Improved Watermarking Approach Empowered by Deep Learning for Copyright Protection of Digital Images
摘要
In recent times, there has been a significant surge in the need to create, distribute, and preserve vast quantities of digital images captured by smart devices and sensors. This gives rise to several problems, such as unauthorized access and deceptive utilization of these images, as well as other security considerations. Nevertheless, the inherent digital aspect of these images renders them readily accessible, modifiable, or susceptible to misuse. To mitigate these issues, watermarking solutions are introduced, basically the process of embedding a unique design or identifier into a digital cover and then removing it later. This is done to address conflicts related to ownership and copyright violations that may arise with media data.
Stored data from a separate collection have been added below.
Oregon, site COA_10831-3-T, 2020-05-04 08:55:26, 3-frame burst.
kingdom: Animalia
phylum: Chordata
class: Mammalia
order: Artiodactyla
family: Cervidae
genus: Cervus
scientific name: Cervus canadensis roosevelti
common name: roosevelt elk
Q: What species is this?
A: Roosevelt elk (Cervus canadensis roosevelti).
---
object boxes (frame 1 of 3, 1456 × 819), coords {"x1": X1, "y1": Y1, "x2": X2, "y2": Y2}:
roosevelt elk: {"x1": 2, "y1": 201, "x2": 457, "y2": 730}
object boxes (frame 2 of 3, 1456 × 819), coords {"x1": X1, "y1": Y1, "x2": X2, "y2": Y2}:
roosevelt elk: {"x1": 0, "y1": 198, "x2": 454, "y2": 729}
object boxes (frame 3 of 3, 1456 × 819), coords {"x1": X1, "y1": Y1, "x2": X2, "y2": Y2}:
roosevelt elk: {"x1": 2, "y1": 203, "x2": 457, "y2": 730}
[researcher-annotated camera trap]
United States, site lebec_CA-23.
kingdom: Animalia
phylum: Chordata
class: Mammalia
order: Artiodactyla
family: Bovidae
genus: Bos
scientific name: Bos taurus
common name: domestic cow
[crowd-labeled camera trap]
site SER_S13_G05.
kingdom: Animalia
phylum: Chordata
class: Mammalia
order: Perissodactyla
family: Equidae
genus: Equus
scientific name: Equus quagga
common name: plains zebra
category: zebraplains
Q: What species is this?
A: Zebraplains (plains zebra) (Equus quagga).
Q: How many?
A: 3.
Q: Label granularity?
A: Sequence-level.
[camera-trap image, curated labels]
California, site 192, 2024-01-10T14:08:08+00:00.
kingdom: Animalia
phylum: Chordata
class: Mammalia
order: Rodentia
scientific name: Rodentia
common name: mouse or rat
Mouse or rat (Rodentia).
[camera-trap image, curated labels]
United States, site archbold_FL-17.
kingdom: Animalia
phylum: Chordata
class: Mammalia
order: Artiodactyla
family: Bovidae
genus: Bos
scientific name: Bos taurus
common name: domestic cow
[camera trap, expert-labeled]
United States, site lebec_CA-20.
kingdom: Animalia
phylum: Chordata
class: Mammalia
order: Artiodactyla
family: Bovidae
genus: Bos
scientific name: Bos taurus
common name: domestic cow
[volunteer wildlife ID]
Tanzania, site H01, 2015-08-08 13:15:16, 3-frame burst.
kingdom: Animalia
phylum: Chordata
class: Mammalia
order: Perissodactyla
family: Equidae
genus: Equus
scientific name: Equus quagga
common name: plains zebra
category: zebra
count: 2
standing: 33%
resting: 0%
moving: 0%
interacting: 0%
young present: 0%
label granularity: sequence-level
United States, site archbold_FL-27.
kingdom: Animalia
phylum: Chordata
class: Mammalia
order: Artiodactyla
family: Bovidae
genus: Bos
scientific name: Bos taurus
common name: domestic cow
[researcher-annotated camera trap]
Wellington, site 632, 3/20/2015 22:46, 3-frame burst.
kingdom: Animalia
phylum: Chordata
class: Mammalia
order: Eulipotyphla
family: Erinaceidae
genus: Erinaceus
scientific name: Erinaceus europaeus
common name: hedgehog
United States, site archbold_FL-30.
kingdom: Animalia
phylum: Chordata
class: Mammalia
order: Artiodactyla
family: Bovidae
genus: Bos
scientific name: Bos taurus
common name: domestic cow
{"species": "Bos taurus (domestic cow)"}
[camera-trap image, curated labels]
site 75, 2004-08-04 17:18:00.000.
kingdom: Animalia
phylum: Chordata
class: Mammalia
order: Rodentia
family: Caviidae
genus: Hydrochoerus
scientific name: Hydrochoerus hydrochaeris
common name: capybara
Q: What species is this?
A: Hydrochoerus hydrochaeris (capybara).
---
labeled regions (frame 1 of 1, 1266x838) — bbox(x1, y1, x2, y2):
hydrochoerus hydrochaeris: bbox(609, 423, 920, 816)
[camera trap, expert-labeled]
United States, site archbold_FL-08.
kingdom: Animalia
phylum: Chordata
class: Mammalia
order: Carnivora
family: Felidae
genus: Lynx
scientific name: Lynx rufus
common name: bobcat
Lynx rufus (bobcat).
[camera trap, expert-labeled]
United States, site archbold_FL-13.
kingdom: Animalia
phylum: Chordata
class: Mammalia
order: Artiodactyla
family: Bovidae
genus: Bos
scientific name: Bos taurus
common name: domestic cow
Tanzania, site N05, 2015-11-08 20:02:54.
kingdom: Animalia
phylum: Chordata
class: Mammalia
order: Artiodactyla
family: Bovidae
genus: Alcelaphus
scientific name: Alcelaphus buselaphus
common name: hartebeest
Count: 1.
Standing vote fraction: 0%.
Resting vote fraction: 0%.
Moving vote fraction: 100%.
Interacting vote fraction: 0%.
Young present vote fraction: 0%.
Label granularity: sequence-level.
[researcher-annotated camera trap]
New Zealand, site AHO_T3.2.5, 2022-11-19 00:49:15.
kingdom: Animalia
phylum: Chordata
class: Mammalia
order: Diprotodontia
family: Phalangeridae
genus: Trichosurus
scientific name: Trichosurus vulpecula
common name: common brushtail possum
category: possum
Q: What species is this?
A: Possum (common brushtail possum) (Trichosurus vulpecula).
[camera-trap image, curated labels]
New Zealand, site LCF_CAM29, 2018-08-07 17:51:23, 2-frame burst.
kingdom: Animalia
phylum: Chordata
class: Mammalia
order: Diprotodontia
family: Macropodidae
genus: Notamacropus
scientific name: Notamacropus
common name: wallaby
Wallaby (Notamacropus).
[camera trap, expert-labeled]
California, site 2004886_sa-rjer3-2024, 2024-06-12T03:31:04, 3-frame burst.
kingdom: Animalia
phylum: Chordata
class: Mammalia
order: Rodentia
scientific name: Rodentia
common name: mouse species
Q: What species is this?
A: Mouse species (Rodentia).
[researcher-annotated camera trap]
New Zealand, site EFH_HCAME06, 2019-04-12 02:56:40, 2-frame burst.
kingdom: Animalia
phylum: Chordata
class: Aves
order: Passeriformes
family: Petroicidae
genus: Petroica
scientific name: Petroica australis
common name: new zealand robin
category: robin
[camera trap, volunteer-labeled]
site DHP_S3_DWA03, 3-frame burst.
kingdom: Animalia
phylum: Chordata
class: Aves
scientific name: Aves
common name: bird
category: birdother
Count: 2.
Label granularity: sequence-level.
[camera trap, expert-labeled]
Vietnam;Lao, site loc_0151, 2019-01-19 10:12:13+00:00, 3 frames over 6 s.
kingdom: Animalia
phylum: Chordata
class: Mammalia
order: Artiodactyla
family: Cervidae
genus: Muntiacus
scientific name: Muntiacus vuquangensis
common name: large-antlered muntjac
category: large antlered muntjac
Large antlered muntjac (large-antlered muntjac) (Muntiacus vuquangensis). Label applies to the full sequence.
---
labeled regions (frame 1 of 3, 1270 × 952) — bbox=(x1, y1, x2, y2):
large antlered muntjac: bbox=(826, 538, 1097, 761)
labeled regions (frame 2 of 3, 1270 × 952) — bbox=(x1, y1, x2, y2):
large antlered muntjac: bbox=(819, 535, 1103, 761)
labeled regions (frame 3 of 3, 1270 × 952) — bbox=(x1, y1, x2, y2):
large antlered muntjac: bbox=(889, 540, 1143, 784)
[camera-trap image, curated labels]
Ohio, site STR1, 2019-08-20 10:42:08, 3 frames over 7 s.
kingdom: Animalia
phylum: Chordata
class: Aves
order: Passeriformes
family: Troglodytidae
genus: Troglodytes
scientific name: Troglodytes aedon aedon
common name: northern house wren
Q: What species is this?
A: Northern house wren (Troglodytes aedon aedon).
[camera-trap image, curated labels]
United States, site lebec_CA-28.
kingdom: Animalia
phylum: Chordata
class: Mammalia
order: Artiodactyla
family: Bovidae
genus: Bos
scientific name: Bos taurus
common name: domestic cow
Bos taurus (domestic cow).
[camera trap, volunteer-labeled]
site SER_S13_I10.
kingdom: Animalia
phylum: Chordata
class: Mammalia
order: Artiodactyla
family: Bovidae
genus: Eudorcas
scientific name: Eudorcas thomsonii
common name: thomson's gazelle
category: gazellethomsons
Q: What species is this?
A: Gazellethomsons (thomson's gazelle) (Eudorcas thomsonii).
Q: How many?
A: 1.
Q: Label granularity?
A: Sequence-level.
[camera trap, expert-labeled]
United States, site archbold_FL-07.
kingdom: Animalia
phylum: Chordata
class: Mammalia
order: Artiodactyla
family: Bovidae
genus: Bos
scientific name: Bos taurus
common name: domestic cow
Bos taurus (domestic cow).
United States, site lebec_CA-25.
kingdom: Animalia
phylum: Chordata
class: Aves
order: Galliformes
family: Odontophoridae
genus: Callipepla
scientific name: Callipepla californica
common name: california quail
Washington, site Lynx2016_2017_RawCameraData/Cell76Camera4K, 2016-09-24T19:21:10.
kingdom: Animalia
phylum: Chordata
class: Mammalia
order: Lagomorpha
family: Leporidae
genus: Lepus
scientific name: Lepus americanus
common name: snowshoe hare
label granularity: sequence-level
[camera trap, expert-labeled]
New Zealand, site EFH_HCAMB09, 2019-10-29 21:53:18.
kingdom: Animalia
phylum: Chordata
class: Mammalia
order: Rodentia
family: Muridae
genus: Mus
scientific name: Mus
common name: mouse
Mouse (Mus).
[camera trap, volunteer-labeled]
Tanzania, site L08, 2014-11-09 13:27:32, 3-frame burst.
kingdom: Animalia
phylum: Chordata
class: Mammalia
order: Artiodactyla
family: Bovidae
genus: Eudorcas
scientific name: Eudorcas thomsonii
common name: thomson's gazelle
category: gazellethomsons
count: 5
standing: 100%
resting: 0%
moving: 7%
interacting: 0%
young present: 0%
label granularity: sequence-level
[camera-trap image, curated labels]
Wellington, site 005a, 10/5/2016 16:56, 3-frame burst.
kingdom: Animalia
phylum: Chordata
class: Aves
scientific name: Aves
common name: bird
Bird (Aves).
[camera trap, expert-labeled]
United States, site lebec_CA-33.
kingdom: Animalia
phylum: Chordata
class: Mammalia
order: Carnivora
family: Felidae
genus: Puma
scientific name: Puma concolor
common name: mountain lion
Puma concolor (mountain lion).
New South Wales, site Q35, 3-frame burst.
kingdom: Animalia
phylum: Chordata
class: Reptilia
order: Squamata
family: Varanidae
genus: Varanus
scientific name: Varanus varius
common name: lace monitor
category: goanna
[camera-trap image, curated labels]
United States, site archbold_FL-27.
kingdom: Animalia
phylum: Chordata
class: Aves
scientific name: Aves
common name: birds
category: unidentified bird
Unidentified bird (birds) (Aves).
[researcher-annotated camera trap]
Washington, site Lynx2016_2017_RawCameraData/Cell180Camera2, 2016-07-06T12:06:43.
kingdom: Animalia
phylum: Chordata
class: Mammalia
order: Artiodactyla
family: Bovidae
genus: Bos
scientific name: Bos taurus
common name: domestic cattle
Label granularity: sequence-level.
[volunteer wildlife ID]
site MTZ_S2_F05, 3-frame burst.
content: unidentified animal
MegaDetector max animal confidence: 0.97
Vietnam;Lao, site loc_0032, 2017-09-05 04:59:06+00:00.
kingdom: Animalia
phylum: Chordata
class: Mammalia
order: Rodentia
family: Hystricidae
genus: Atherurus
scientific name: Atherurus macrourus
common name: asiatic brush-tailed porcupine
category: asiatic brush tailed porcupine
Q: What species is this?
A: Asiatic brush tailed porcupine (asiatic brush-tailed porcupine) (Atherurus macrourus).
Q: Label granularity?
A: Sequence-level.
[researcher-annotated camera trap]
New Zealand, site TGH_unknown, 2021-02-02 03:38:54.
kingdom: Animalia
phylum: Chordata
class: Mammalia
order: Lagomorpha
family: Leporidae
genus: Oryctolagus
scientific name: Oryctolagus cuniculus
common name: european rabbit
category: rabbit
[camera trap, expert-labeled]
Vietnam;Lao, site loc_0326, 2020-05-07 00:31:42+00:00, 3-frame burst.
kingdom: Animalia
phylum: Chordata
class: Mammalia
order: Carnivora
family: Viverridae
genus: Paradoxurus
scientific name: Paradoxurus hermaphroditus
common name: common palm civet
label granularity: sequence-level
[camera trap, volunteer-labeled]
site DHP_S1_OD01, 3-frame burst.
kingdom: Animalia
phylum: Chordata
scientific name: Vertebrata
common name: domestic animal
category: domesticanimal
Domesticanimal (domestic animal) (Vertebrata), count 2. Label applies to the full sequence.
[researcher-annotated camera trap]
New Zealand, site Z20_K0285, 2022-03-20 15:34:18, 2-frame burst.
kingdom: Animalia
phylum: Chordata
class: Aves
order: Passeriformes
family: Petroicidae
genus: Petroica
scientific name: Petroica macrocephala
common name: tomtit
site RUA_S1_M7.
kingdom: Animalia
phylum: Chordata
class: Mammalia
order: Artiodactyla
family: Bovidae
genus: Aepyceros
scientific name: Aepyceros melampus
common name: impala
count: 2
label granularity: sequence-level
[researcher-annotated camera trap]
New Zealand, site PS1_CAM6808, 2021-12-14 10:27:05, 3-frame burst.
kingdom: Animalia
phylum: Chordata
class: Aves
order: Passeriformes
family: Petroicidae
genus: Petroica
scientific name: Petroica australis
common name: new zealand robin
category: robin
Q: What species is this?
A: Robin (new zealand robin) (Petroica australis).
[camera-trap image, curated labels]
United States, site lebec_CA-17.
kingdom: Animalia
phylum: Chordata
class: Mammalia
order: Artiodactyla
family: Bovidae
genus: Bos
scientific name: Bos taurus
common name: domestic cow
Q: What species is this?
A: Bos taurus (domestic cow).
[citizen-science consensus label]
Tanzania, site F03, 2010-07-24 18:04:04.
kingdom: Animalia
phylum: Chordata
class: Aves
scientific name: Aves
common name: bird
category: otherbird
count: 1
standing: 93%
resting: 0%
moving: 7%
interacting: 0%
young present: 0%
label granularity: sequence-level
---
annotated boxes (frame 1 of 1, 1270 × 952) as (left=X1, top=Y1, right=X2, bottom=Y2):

The exponential development of deep neural networks has facilitated the rapid growth of research on deep learning-based watermarking techniques. Deep-learning methods are highly advantageous in watermarking because of their precision, exceptional outcomes, and robust learning capability. This study presents a unified architecture for watermarking based on deep learning to achieve high invisibility and resilience. The cover image is subsampled during the preparation stage. To accomplish watermark embedding, the single encoder utilizes normalizing flow, which essentially merges the secret image with the subsampled cover image. A parallel decoder has been implemented to enhance watermark extraction’s imperceptibility and capability. The suggested architecture has been proven to achieve superior watermark robustness and imperceptibility after extensive experimentation. Our approach attains a pixel error rate below 0.1% in the face of several attacks, including Speckle noise, Sharpen noise, Gaussian noise, Alphadropout, and Blur attack. In addition, the suggested approach also demonstrates significant robustness as compared to existing works.